BEGIN Data shown
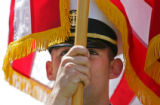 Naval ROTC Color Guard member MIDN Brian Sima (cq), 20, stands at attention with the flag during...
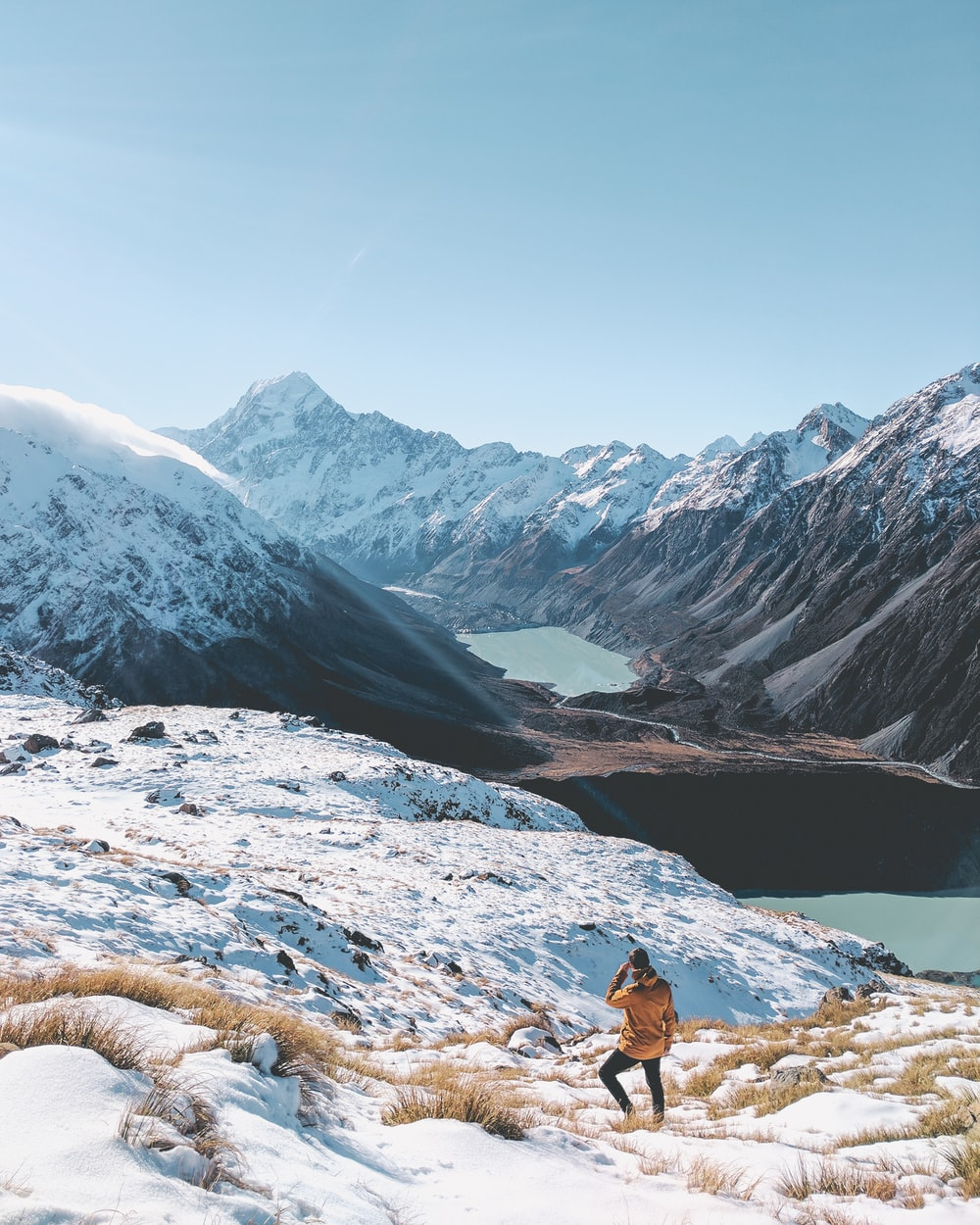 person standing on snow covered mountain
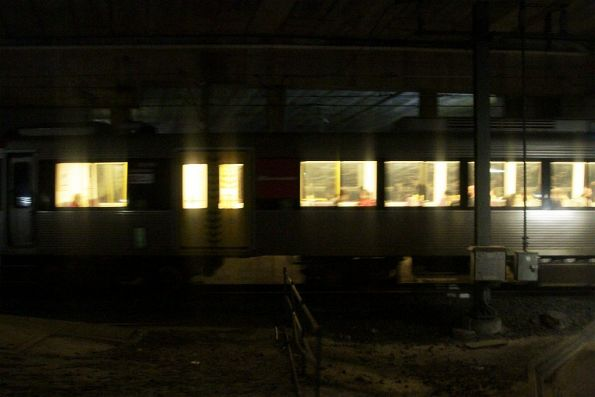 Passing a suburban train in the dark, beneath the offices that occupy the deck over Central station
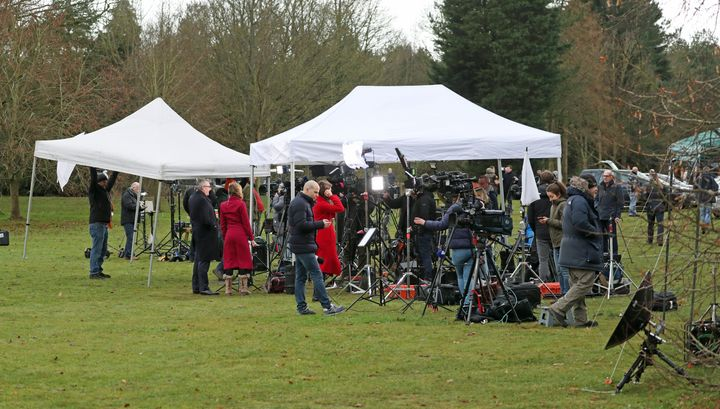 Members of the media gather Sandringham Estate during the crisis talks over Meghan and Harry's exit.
END Data shown
[Task details] Going from the line with "Passing a suburban" to the last line of the listing, write out each line exactly and nothing else. Leave out all pictures.

[Answer box]
 Passing a suburban train in the dark, beneath the offices that occupy the deck over Central station
 Members of the media gather Sandringham Estate during the crisis talks over Meghan and Harry's exit.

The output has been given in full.